The DNN search engine is made up of 3 parts: The DataStoreProvider, the Search Indexer and the core search engine which is a thin layer of glue for coordinating between the two. In a previous MSDN webcast, I showed how to create a new DataStoreProvider using Lucene.net. I have not tackled the indexer yet because there are some issues involved that make it a much more difficult task.
1. Lucene does not have any concept of DotNetNuke roles or permission. Using a standard spider approach does not work for sites, where much of the content is hidden depending on the role of the user. What we tried to do in the standard indexer was create a mechanism for tagging content so that only people with the appropriate permission can view the content. This allows us to only display search results for people with the correct permission for the associated content. Also, it is nearly impossible for an app to index content that may be reliant on "context" identifiers like querystrings, httpcontext, viewstate, etc. Our solution in the first iteration was to not guess at how to solve this, but instead to let module developers provide the content in a format that could be stored and searched. There are some problems with this approach, but it can provide much better results than trying to spider partial content, or show search result sets that are inaccessible by the user.
2. Right now there are some issues in the glue code and the data formats used for indexing and storing the search content. Before we can fix the indexing issues, we have to first identify a better core API to allow modules to index content on the fly rather than relying on a batch process. We also have to improve the method we use for gathering the search content so that we have a much richer set of metadata to work with.

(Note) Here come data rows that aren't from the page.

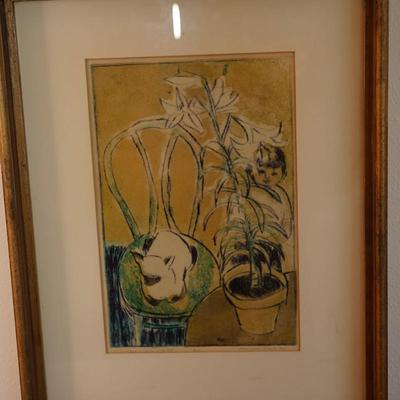 SIGNED MARSHALL BREWER PASTEL "PLANT WITH KITTY KAT"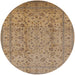 Round Mid-Century Modern Light Brown Oriental Rug, urb874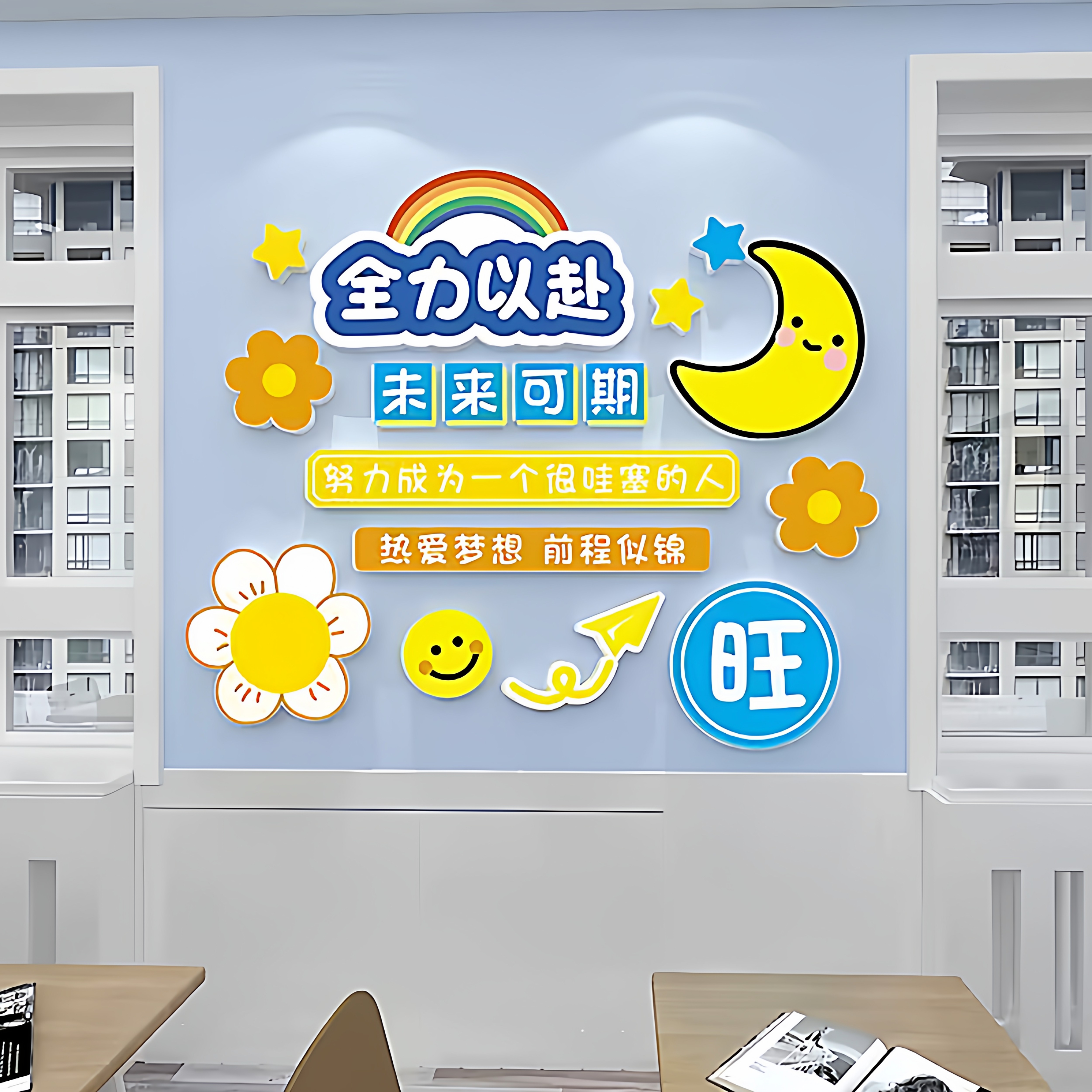 学校卡通教室励志文字自贴氛围墙上立体布置班级学习标语贴画装饰,淘宝优惠券,粉丝福利购,淘宝优惠卷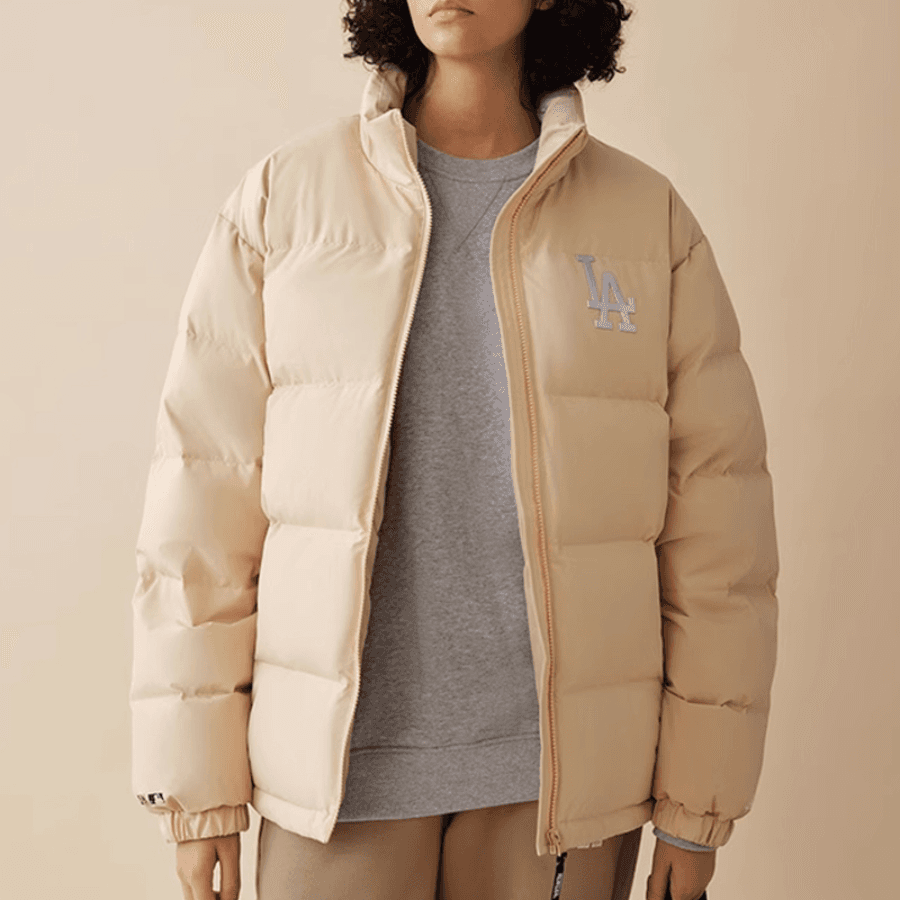 Зимняя куртка New Era x MLB FW24 Los Angeles Dodgers Letterman Down Jacket Khaki — фото 4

In my opinion, relying on an engine like Lucene.net will only replace the existing issues with new problems. Instead, I think we need to work on correcting the existing infrastructure such that we can better integrate any indexing or storage solution. We also need to make it easier for module developers to correctly index their content. One of our biggest problems is that the current API is to difficult for module developers to implement correctly and that the core engine is too flaky and non-performant to make it worth the module developers' time investment.